How do you aggregate OA articles?

The core of the ScienceOpen platform, which we update daily, is made up of open access articles from the PubMed Central Open Access Data Subset, SciELO, and arXiv. We also work directly with publishers to add both open access and subscription content.

From this core database of articles, we began creating a citation network that allows users to sort search results by citation numbers. We analyze the references of each article, roughly 35-50 references per article, and create article records for those citations. We enrich this with additional metadata and link up authors, journals, publishers, keywords, DOI, and other features. We now have over 50 million citations and 13 million articles and records on the platform. We show the full text for around 2.2 million articles. The remaining are linked back to the version of record through the DOI.

Could you tell us more about your user base?

The largest part of our user base is in the US and Europe, but we our usage is on the increase in South America – certainly related to our integration of SciELO, the largest open access publisher on that side. We hope to integrate some African open access journals soon. We are also strengthening our ties with Asia. Last year I spoke at a publisher conference in Shanghai and realized that the tools I use to inform myself, such as Twitter and Facebook, don’t exist there, so we recently opened up a Weibo and a WeChat account in Chinese.

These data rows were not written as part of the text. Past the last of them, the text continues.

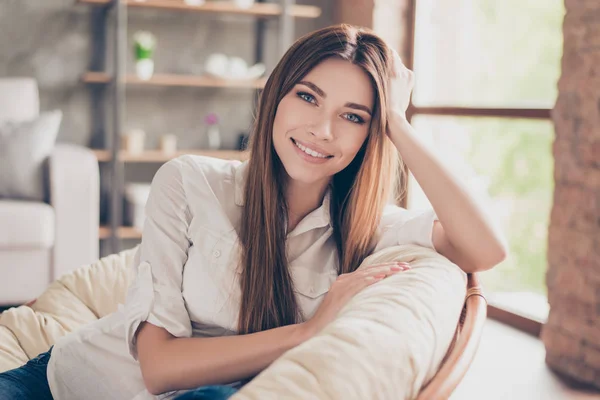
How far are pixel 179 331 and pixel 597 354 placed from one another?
6.59ft

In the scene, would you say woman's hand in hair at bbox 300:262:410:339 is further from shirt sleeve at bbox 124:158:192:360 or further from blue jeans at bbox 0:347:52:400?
blue jeans at bbox 0:347:52:400

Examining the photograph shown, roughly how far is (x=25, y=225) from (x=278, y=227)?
2.22 m

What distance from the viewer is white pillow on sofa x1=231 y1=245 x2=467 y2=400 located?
78 centimetres

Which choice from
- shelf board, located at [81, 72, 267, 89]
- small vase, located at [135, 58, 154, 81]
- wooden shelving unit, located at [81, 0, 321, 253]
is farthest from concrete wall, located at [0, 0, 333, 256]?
small vase, located at [135, 58, 154, 81]

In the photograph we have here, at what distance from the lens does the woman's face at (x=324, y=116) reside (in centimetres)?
138

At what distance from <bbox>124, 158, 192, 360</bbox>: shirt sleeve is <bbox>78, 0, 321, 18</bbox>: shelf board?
3007 mm

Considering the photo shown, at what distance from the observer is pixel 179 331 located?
1241 millimetres

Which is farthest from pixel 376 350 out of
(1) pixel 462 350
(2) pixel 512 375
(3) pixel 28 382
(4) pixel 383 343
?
(2) pixel 512 375

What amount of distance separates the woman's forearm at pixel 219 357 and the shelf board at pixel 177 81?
10.7 ft

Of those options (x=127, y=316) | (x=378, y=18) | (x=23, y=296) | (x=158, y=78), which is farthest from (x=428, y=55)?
(x=127, y=316)

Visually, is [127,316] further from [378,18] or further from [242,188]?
[378,18]

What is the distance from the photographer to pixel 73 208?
3.42m

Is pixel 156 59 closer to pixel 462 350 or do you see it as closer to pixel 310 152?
pixel 310 152

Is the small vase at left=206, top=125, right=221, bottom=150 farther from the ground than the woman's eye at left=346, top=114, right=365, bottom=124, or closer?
closer
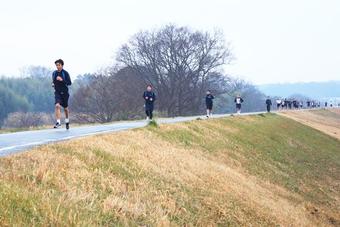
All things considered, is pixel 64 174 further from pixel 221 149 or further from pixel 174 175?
pixel 221 149

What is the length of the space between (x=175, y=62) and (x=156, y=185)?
50.7 meters

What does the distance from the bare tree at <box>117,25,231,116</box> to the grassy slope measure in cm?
3758

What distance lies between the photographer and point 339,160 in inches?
1129

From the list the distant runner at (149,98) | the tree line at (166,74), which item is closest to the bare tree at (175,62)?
the tree line at (166,74)

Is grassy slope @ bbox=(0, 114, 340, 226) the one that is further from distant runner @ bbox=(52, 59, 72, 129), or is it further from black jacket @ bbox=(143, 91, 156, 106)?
black jacket @ bbox=(143, 91, 156, 106)

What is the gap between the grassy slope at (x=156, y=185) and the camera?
20.6 ft

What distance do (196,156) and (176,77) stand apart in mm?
44559

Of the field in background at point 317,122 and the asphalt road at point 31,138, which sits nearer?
the asphalt road at point 31,138

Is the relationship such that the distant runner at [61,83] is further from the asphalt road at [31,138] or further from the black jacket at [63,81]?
the asphalt road at [31,138]

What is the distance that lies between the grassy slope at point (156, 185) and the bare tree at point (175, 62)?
3758cm

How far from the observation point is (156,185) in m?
9.29

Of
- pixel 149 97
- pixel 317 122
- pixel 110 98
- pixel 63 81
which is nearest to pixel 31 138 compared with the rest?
pixel 63 81

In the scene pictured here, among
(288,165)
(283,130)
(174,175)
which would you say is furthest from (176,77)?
(174,175)

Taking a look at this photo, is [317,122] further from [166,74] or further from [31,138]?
[31,138]
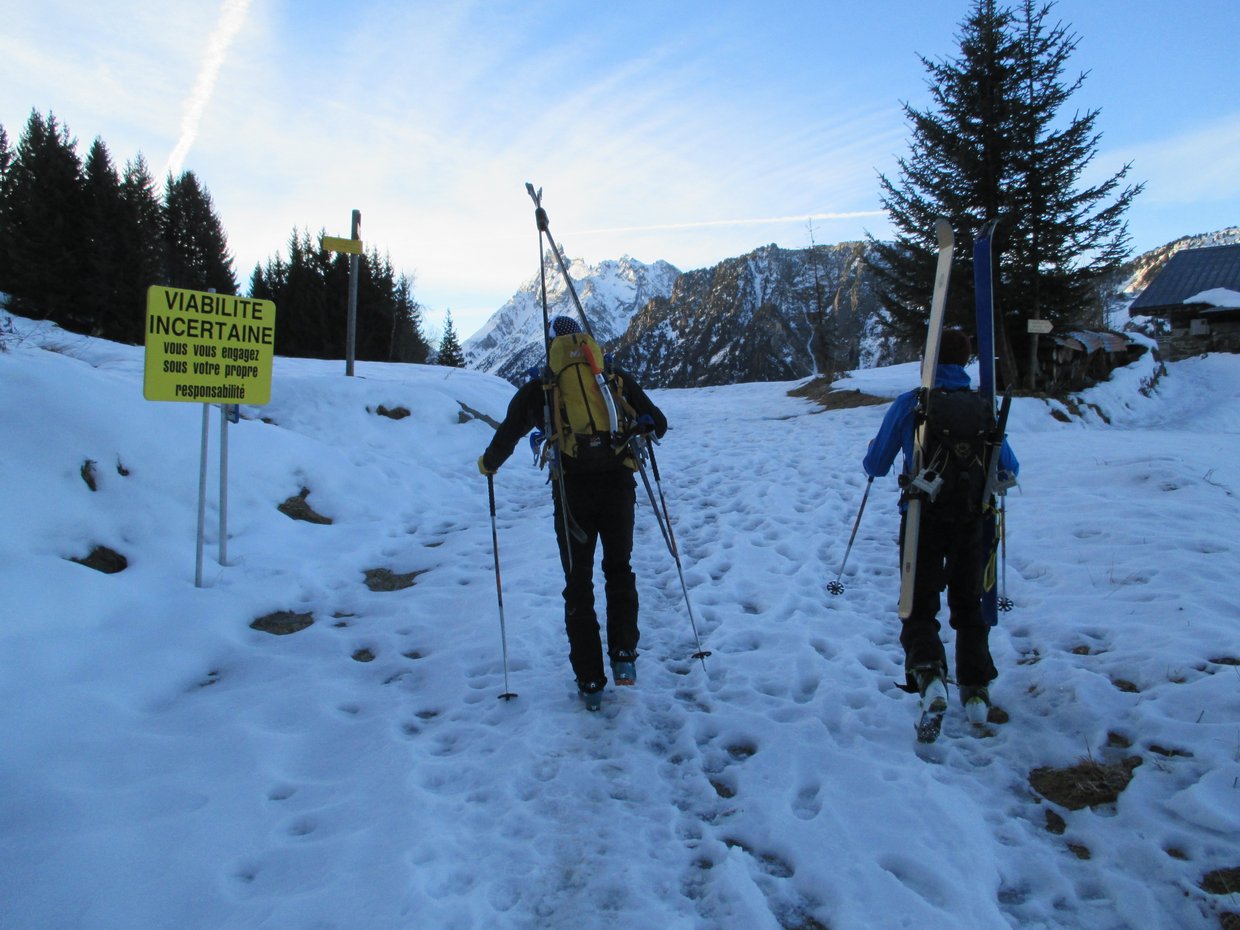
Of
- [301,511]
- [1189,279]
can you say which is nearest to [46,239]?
[301,511]

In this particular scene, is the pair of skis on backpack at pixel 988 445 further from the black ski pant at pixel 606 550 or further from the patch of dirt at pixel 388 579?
the patch of dirt at pixel 388 579

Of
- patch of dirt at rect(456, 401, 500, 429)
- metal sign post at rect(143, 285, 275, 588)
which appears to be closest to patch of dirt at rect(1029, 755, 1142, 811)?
metal sign post at rect(143, 285, 275, 588)

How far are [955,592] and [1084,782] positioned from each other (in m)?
1.12

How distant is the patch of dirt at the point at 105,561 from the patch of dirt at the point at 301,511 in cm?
226

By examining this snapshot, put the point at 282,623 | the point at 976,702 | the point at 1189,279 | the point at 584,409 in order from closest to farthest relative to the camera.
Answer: the point at 976,702, the point at 584,409, the point at 282,623, the point at 1189,279

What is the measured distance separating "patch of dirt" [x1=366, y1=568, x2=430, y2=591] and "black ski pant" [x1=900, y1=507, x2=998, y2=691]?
4.94m

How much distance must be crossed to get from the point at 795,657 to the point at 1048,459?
23.9 feet

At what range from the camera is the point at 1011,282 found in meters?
17.1

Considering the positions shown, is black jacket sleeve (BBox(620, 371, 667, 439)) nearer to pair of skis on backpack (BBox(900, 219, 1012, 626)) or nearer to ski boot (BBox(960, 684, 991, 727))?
pair of skis on backpack (BBox(900, 219, 1012, 626))

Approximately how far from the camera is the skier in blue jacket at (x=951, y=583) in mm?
3887

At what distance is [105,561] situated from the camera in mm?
5645

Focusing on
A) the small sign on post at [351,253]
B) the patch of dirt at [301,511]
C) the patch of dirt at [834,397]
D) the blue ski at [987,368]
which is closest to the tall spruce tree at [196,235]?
the small sign on post at [351,253]

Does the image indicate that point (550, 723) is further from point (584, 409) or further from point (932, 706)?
point (932, 706)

We are making these efforts because we believe that science should be globally open in order to be able to solve global problems. There are certainly new ideas and unconventional perspectives coming out of the developing world that may be just what we need to meet the big challenges ahead. But we have to listen. So ScienceOpen is quite keen on increasing its user base and becoming more and more global.

What can the scholarly publishing community expect from ScienceOpen in the near future?

Expect to see content from new sources on the site as we continue to grow this year! We are deeply committed to opening up the scientific record for enabling a more well-connected global scientific community. So we will forge more global partnerships. We also expect to experiment with new formats and content types. Researchers want to start their search for information on a global platform where they can search across all journals and publishers as well as content types, so we are working to integrate new sources along these lines.